Six paces away from him on the macadamized pavement, with his back against a post, sat a young lad in a blue striped shirt, hose to match, with bast shoes and a ragged red forage cap. Near him lay a small knapsack and a scythe without a handle wrapped up in straw carefully wound round with cord. The lad was broad-shouldered, sturdy, and fair-haired, with a tanned and weather-beaten face, and with large blue eyes gazing at Chelkash confidingly and good-naturedly....

Chelkash ground his teeth, protruded his tongue, and making a frightful grimace, set himself to gaze fixedly at the youth with goggling eyes.

The youth, doubtful, at first, what to make of it, blinked a good deal, but suddenly bursting into a fit of laughter, screamed in the midst of his laughter: "Ah, what a character!" and scarce rising from the ground, rolled clumsily from his own to Chelkash's post, dragging his knapsack along through the dust and striking the blade of the scythe against a stone.

"What, brother, enjoying yourself, eh? Good health to you!" said he to Chelkash, plucking his trouser.

"There's a job on hand, my sucking pig, and such a job!" confessed Chelkash openly. He liked the look of this wholesome, good-natured lad with the childish blue eyes. "Been a mowing, eh?"
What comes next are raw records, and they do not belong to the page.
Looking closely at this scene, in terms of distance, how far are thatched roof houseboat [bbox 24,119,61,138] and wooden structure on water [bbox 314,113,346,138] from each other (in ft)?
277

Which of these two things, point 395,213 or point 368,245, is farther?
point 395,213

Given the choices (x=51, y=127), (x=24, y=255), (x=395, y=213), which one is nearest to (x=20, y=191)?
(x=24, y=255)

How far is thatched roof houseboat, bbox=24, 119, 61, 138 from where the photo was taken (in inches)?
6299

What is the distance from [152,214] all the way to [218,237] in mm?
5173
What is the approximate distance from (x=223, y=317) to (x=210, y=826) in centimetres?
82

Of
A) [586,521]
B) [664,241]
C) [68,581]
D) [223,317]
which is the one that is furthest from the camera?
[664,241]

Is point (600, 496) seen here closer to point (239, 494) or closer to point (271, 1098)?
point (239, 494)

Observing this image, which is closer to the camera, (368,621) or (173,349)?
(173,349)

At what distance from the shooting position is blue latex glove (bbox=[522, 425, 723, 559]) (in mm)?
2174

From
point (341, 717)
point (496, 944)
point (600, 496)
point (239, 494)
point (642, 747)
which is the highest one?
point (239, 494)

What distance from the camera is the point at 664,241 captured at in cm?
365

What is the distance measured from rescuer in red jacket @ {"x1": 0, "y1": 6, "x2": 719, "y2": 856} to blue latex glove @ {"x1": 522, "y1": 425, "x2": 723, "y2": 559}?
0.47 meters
"Pretty mowing! Mow a furlong and earn a farthing! Bad business that! The very hungriest come crowding in, and they lower wages though they don't gain any. They pay six griveniki[1] in the Kuban here—a pretty wage! Formerly they paid, people say, three silver roubles, four, nay five!"

[1] A grivenik is a 10 kopeck piece = 1/10th of a silver rouble. A silver rouble = 2s.

"Formerly!—Ah, formerly, at the mere sight of a Russian man they paid up splendidly there. I worked at the same job myself ten years ago. You went up to the cossack station—here am I, a Russian! you said, and immediately they looked at you, felt you, marvelled at you, and—three roubles down into your palm straightway! Those were the days for eating and drinking. And you lived pretty much as you liked."

The lad listened to Chelkash at first with wide-open mouth, with puzzled rapture writ large on his rotund physiognomy; but, presently, understanding that this ragamuffin was joking, he closed his lips with a snap and laughed aloud. Chelkash preserved a serious countenance, concealing his smile in his moustaches.